Mapping the Conflict Between Farming and Biodiversity

The study ranks which commodities are sourced from regions with high priority for conservation. While previous studies have quantified the carbon, land, and water footprints of the agriculture industry, the threats to biodiversity and ecosystems from farming are poorly understood and thus often omitted. The new results are expected to assist with the formation of policies that protect biodiversity while preserving global food security.

The results have been made publicly available on Google Earth Engine, a cloud computing platform used for environmental analyses. The study covers 50 agricultural products sourced from 200 countries, and draws on farming data, a database of global supply chains, and new ecological models with conservation data for more than 7,000 species to estimate the conservation value of different areas.

Beef, rice and soy biggest footprint

The international research team, with members from Norway, the Netherlands and Japan, divided agricultural areas into four tiers, based on their conservation priority, from lowest to highest. They then determined which individual agricultural commodities were produced in these different priority levels.

The researchers found that about one-third of all farming occurs in areas that were considered highest conservation priority. One pattern that emerged was that some staple commodities, such as beef, rice, and soybeans, tended to be produced in high conservation priority areas. At the same time, other substitutes, such as barley and wheat, were predominantly sourced from lower risk areas.

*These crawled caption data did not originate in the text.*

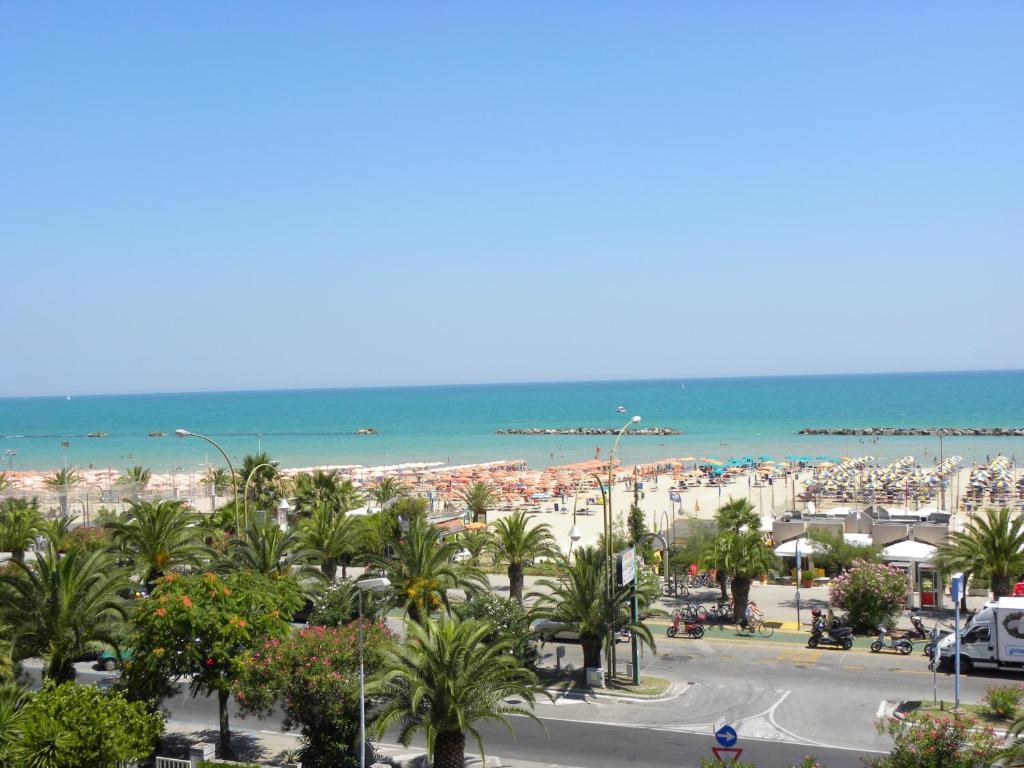 Hotel Cristall San Benedetto del Tronto Dış mekan fotoğraf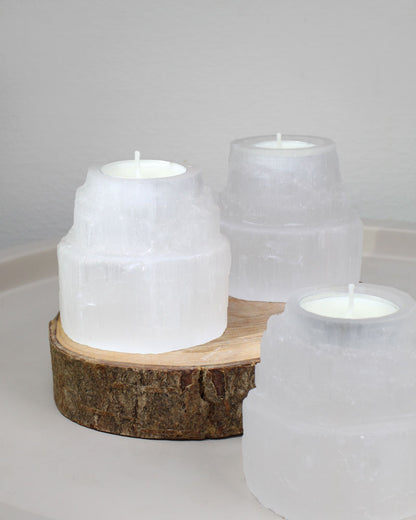 Selenite Mountaintop candle holder 8 cm white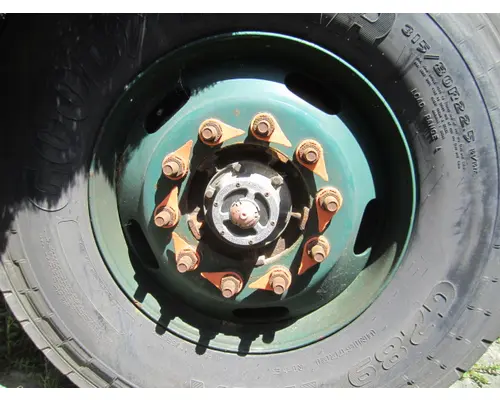 HUB PILOTED - STEEL 22.5 X 9.00 WHEEL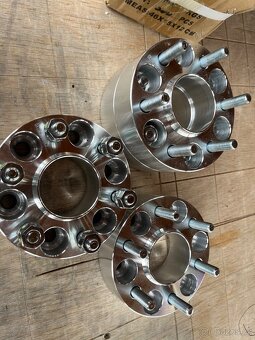 Rozšiřovací podložky šířka 30mm 6x114,3 - 2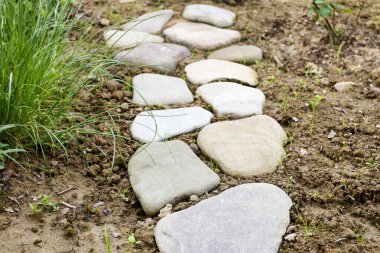 İş yerindeki bahçıvan: Toprakta taş bir yol nasıl yapılır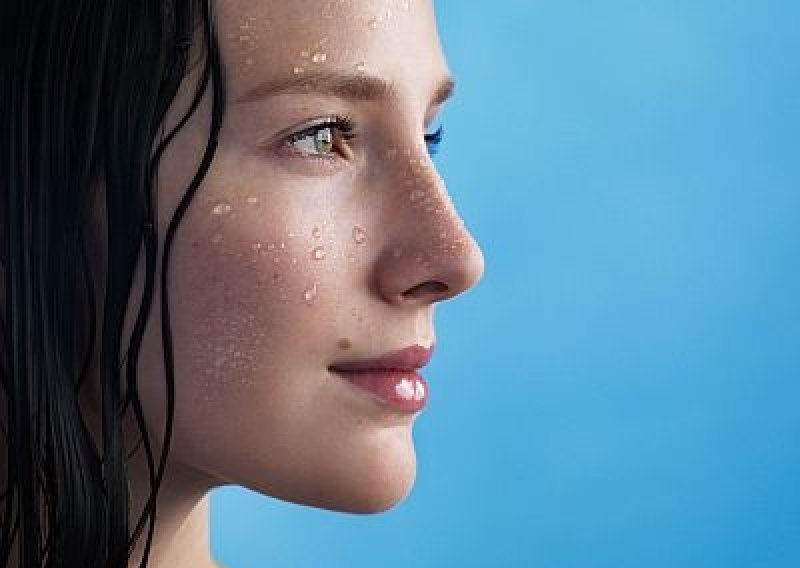 Kako temeljito očistiti kožu lica?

"A surprising takeaway for me was how much the impact of the same crop can vary based on where it is sourced from," said Daniel Moran, a senior scientist at the Climate and Environmental Institute NILU and a research professor at the Norwegian University of Science and Technology's (NTNU) Industrial Ecology Program who was also a co-author of the study.

Effects of climate change

The changing climate is expected to alter both cropping patterns and available habitats. The research team used their model to look at different scenarios to see how the interaction between wild biodiversity and farming would change under predicted 2070 temperatures.

Species are likely to colonize new territories in a warmer world, which could result in the emergence of new high conservation priority areas or mitigate conflicts in current conservation hotspots.

While the researchers did not produce a detailed map forecasting future conflicts between agriculture and conservation, the paper's supporting information offers some estimates of future competition under a range of scenarios.

"Our spatial approach is a valuable complementary method with other standard techniques to evaluate the impact agriculture has on biodiversity. The knowledge gained from our study should help reduce the trade-off many nations associate with agriculture production and environmental protection," said Kanemoto. "It fills in a big missing piece in the footprint of food."